The truth about the Flames’ goaltending

The truth about the Flames’ goaltending

Despite all the noise surrounding the Calgary Flames this season, one thing keeps getting thrown into the blender, whether it belongs there or not: the team’s goaltending. When a team is losing, fans often like to point to the crease. It’s easy. But in the case of the Flames, it’s wrong.

So let’s take the two young goaltenders out of the Flames’ season wreckage and see how they actually play.


Cooley: The “Where did this guy come from?” Surprise

If you had told me in October that Devin Cooley would be such a regular goaltender, I would have been surprised. He bounced between the NHL and the AHL for so long that it was hard to know what he really was.

But here we are. Nineteen games played with sixteen startsa save percentage of .921, and a goals-against mark that looks like he belongs on a playoff team and not the group he currently plays behind.
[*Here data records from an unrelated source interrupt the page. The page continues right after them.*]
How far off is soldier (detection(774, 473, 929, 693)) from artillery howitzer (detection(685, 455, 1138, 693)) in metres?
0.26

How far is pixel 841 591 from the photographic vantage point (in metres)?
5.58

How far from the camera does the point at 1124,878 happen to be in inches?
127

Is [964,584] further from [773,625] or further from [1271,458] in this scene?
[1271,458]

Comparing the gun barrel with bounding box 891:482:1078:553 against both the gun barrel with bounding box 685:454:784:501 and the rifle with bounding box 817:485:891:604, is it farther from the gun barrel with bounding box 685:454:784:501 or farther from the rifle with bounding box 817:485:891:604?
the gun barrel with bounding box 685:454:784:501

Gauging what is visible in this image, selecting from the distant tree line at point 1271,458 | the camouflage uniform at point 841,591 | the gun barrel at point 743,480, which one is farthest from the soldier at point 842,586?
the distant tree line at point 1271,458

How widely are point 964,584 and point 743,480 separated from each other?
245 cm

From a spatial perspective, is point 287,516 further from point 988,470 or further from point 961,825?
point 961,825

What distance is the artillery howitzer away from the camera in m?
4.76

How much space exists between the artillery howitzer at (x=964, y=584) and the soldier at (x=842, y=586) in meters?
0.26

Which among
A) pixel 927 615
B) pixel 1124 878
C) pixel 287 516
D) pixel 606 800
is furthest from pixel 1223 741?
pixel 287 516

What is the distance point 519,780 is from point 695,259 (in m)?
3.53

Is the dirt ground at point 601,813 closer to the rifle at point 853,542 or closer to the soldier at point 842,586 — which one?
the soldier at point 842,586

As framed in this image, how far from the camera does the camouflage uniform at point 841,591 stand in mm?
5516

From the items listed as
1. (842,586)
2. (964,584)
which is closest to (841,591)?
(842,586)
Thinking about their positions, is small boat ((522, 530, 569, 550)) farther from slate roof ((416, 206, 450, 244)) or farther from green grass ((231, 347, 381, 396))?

Cooley plays like a man who grew up studying video in goaltending clinics. He brings calm movements, a patient attitude, gets on his feet early and doesn’t leak goals. You get the feeling he finally got a real NHL opportunity and grabbed the wheel with both hands.

It’s a small sample, but these are real numbers. What’s even better is that when you hear him in interviews, he really loves being in Calgary. That makes a huge difference. And I think it also excites everyone around him. He is an engaging, cheerful goalkeeper.
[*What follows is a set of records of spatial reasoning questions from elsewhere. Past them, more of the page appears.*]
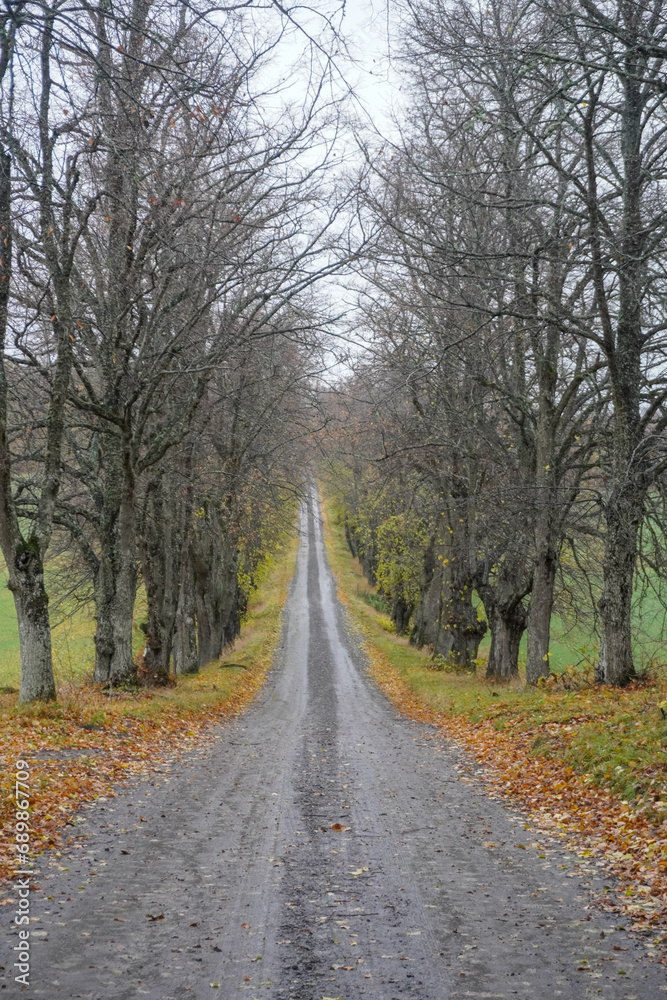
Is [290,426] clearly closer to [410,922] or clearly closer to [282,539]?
[282,539]

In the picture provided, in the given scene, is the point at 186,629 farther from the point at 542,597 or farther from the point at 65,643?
the point at 542,597

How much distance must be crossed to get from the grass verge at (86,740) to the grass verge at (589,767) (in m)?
4.18

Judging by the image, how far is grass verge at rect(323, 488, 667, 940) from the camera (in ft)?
20.8

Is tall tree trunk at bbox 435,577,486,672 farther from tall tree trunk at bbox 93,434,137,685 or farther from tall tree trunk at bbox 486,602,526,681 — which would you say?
tall tree trunk at bbox 93,434,137,685

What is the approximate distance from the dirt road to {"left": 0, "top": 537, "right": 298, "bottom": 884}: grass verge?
392 millimetres

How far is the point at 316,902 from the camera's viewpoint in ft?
18.8

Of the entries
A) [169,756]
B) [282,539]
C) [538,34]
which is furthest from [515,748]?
[282,539]

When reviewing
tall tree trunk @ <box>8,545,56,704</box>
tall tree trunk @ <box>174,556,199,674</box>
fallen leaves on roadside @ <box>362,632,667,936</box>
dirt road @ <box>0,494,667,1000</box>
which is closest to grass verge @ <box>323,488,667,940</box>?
fallen leaves on roadside @ <box>362,632,667,936</box>

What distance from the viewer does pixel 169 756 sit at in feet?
37.4

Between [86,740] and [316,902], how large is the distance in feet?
19.2

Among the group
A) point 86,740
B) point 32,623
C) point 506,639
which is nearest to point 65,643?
point 506,639

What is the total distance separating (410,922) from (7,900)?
2.74m

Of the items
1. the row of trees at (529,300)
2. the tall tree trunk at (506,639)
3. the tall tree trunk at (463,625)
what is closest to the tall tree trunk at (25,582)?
the row of trees at (529,300)

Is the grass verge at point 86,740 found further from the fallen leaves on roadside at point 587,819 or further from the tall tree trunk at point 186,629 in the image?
the fallen leaves on roadside at point 587,819
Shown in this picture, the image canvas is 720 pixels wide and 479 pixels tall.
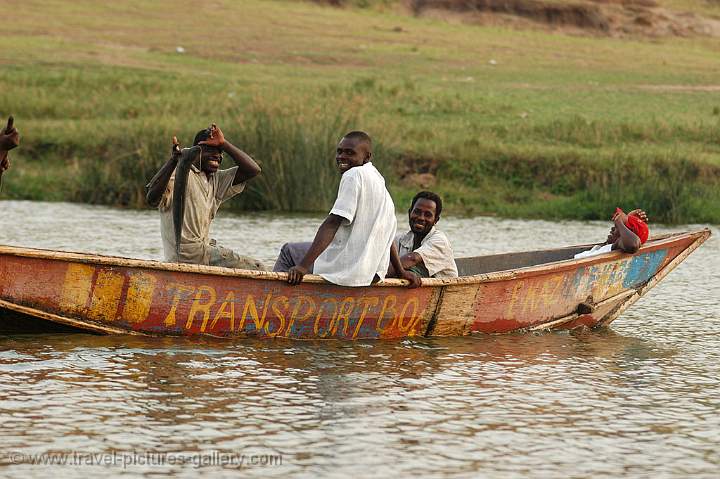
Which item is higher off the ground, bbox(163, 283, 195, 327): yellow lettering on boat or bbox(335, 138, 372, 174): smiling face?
bbox(335, 138, 372, 174): smiling face

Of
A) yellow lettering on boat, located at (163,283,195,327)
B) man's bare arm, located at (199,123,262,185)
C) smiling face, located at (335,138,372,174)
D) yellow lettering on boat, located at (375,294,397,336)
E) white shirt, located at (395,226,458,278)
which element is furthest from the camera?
white shirt, located at (395,226,458,278)

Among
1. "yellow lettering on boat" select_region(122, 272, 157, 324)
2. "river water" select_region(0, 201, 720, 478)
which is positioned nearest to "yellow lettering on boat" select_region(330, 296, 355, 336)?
"river water" select_region(0, 201, 720, 478)

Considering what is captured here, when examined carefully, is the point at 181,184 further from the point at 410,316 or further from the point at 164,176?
the point at 410,316

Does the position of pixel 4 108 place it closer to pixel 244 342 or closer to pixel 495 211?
pixel 495 211

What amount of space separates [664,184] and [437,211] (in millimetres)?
9192

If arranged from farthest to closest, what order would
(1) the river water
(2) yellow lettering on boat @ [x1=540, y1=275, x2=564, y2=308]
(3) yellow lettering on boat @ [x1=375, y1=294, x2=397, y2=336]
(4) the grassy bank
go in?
(4) the grassy bank, (2) yellow lettering on boat @ [x1=540, y1=275, x2=564, y2=308], (3) yellow lettering on boat @ [x1=375, y1=294, x2=397, y2=336], (1) the river water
Devin Cooley of the Calgary Flames is having a strong season.

Wolf: The young goalkeeper carrying a piano up the hill

Then there’s Dustin Wolf, the young star who has been handed the keys to a car with three flat tires. He made 40 starts, over 1,100 shots, and still has two shutouts. The save percentage of .896 isn’t great on paper, but if you watch Flames games, half of the goals come from odd rushes, poor coverage or turnovers at the blue line that would make a goaltending coach cry.

Wolf plays the game with electricity. He is athletic, reactive and explosive. That style can win games on its own, but when the skaters in front of him turn routine nights into track meets, the numbers take the hit. This looks a lot more like a young goalkeeper in a rough environment than someone losing his edge.

The fold is not the problem that stops the flames

Cooley is calm. Wolf’s dynamics. Both are better than the Flames’ record suggests. And honestly, both are cleaning up messes that start long before a puck ever gets near the blue paint. They see too much turnover and too many dangerous looks. Too many nights where the goalkeepers are the only ones keeping it respectable.

Agree with these two average structures, and the stat sheets look very different very quickly. The bottom line is that Calgary doesn’t have a goaltending crisis. It has a defensive character. And the goalies are just the poor souls left to stand in the storm every night.